1. Zum Inhalt springen
  2. Zur Hauptnavigation springen
  3. Zu weiteren Angeboten der DW springen

Vielfalt in der Einheit

Ralf Bosen 3. Oktober 2006

Seit 16 Jahren wachsen Ost- und Westdeutschland zusammen - was nicht immer einfach ist. Und doch kann der Tag der Deutschen Einheit positive Impulse geben, meint Ralf Bosen in seinem Kommentar.

https://p.dw.com/p/9CBH

Der 3. Oktober vor 16 Jahren war ein Tag der Freude, eine Zeit des Optimismus, des großen Fahnenschwenkens. Das hat es erst wieder zur Fußballweltmeisterschaft 2006 in Deutschland gegeben. Aber diese Euphorie, diese Gute-Laune-Aufbruchstimmung hat sich auf den 3. Oktober nicht übertragen. Nach dem Sommerrausch einer vereinten Fußballnation ist die Ernüchterung zurückgekehrt. Laut Umfrage-Ergebnissen finden zwei Drittel aller Deutschen den Tag der Deutschen Einheit überhaupt nicht feierlich.

Denn trotz einer gewaltigen Aufbauleistung ist der Osten noch immer ein Pflegefall. Die Arbeitslosigkeit ist doppelt so hoch wie im Westen. Zudem drohen die neuen Bundesländer demographisch auszubluten, weil die jungen Menschen aus beruflichen Gründen lieber in den Westen ziehen. Probleme, für die der Staat keine Antworten gefunden hat.

Vormarsch der Neonazis

Das ist ein Armutszeugnis für die Politik und eine Gefahrenquelle für die Demokratie. Denn in dieses Vakuum stoßen die Rechtsextremen. Längst haben viele von ihnen Springerstiefel und Bomberjacke zur Seite gelegt und geben sich als Biedermänner und soziale Wohltäter. Es sind die alten, menschenverachtenden Botschaften, die sie verkünden, aber in neuer Verpackung. Zur großen Bestürzung der übergroßen Mehrheit der Deutschen sind sie mit dieser Taktik erfolgreich - wie das der klare Einzug der NPD in den Landtag des Bundeslands Mecklenburg-Vorpommern im September gezeigt hat.

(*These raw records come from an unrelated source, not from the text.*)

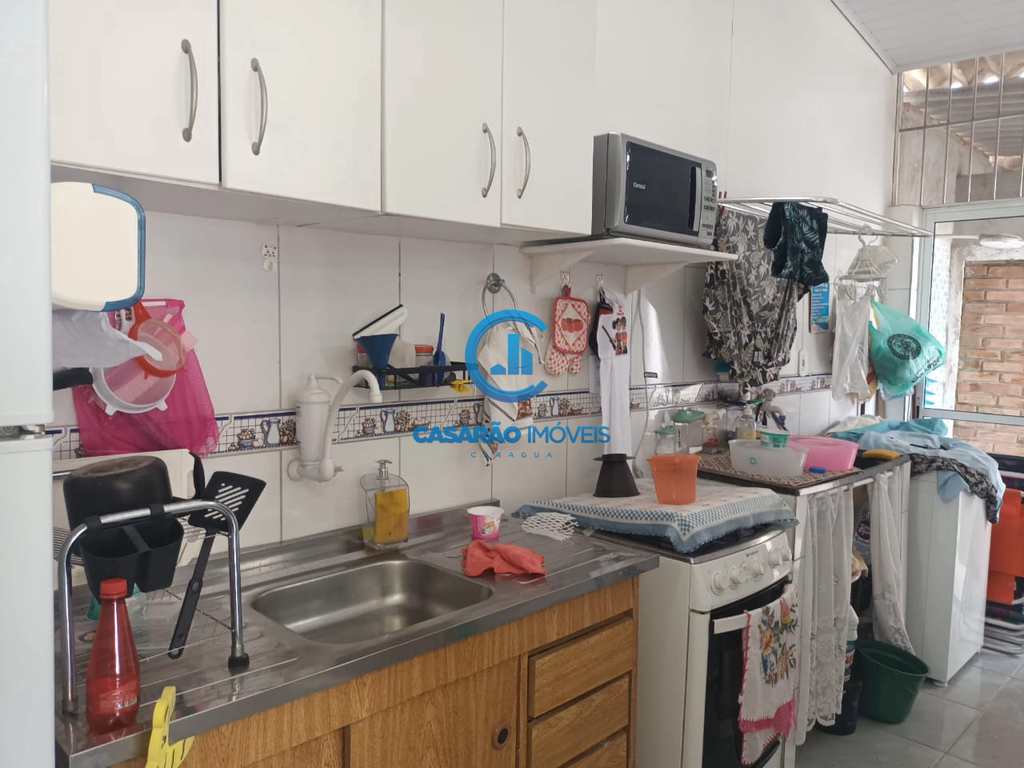 Casa de Condomínio em Caraguatatuba, no bairro Getuba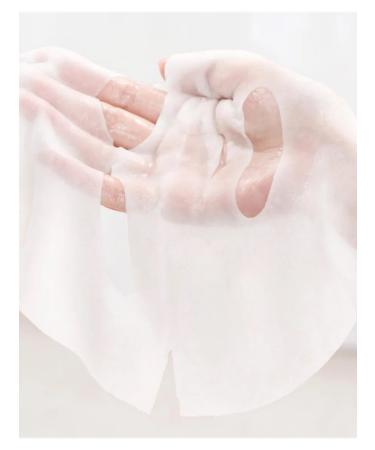 round lab Cream and face mask set with black soy soybean - Buy Online on GoSupps.com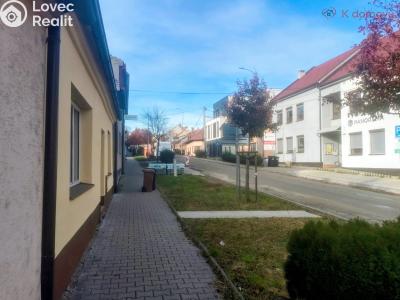 Sale family house Uherský Brod, Horní Valy 553 č. 1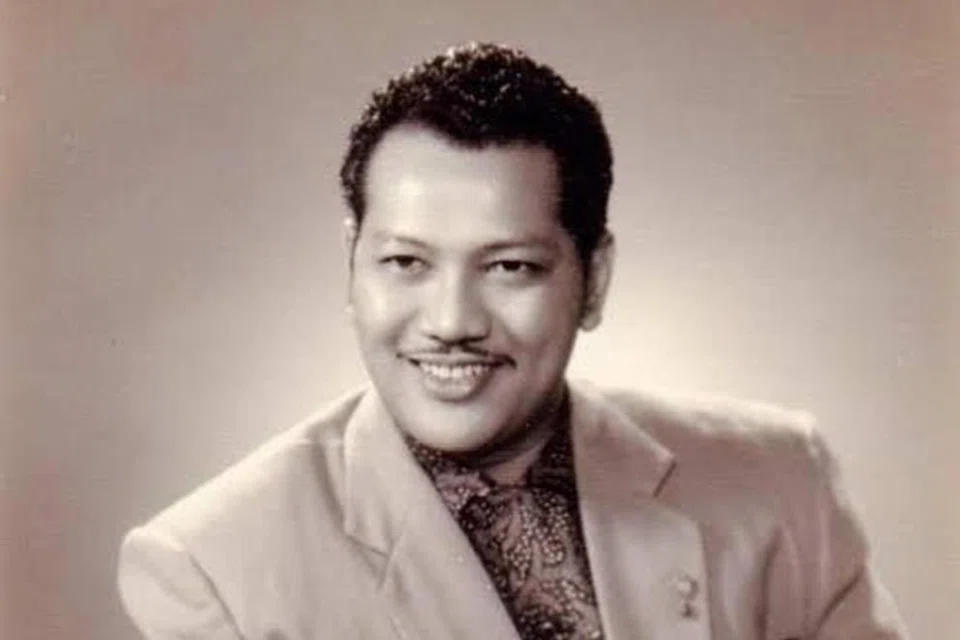 P. Ramlee, sumbangan, Melayu, karya
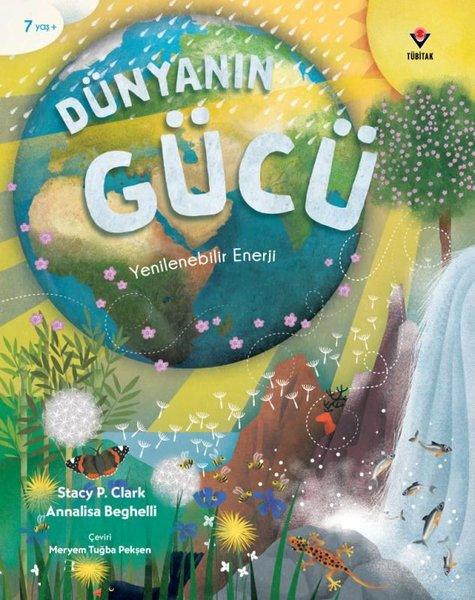 Dünyanın Gücü | Tübitak Yayınları (İnce Kapak) - Resim 1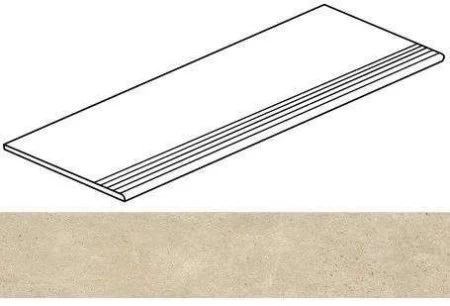 Керамогранит Italon Скайлайн Аш 30х60 ступень в Каменске-Уральском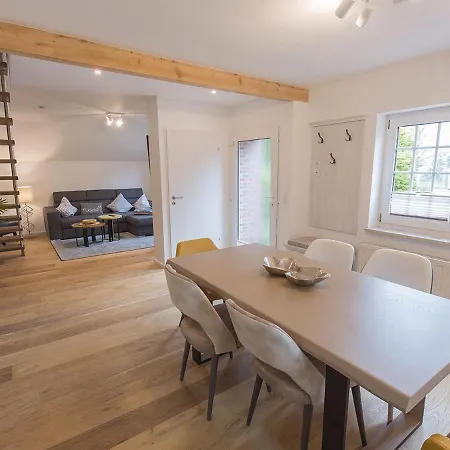 Holiday home Reethuus 5, Vermittlung Nordsee *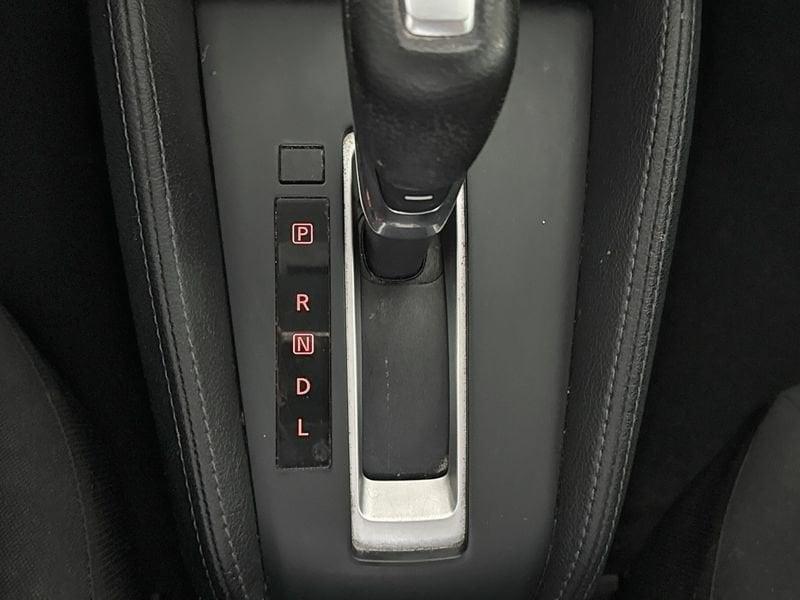 Nissan Micra IG‐T 92 Acenta Xtronic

Aber dennoch gibt es sie - die positiven Beispiele in Ostdeutschland: Die Uhrenfabrik Glashütte oder die Computer-Industrie im Großraum Dresden haben prall gefüllte Auftragsbücher. Und der Aufstieg von Angela Merkel zur ersten deutschen Kanzlerin zeigt, dass eine ostdeutsche Herkunft keine Benachteiligung bedeuten muss. Deshalb sollte man am 3. Oktober das bisher Erreichte durchaus würdigen, denn der Prozess der Wiedervereinigung ist trotz aller Probleme eine Erfolgsgeschichte.

Von der DDR lernen

Aber immer noch scheut man sich, aus der ostdeutschen Vergangenheit zu lernen. Die frühere DDR war zwar ein Unrechts-Regime, aber auch dort gab es Erfolgsmodelle, von denen das wiedervereinigte Deutschland durchaus profitieren könnte. Bei der Diskussion über eine Reform der Familienpolitik hätte man die Kinder-Betreuung der früheren DDR als Modell nehmen können. Dort gab es nämlich genügend Kindertagesstätten, sodass die Frauen mit Kindern ohne Probleme arbeiten konnten.

Das Gefühl, nicht alles falsch gemacht zu haben, hätte den Ostdeutschen mehr Selbstbewusstsein gegeben und den Westdeutschen gezeigt, dass ihre Brüder und Schwestern in den neuen Bundesländern mehr sein können als bloße Empfänger von Finanzhilfen. Es wäre ein weiterer Schritt auf dem Weg zur Einheit.

Aber was heißt das genau: Einheit? Deutsche Einheit? Wäre es nicht an der Zeit, dass die Deutsche Einheit in all ihren Facetten auf den Prüfstand gestellt wird? Dazu sollten wir uns auch Gedanken machen über die Integration der Deutschen mit Einwanderungshintergrund. Denn natürlich sind auch sie ein Teil von Deutschland. Viele von ihnen fühlen sich allerdings als Deutsche ausgegrenzt. Deshalb wäre der Tag der Deutschen Einheit der richtige Anlass, darauf hinzuweisen, dass Deutschland Heimat von Menschen aus vielen Kulturen ist und das dies als eine Bereicherung empfunden wird. Gerade in Zeiten des internationalen Terrors, in denen das Misstrauen zunimmt, wäre dies ein wichtiges Zeichen. "Vielfalt in der Deutschen Einheit" - das könnte die Botschaft für ein weltoffenes Deutschland sein.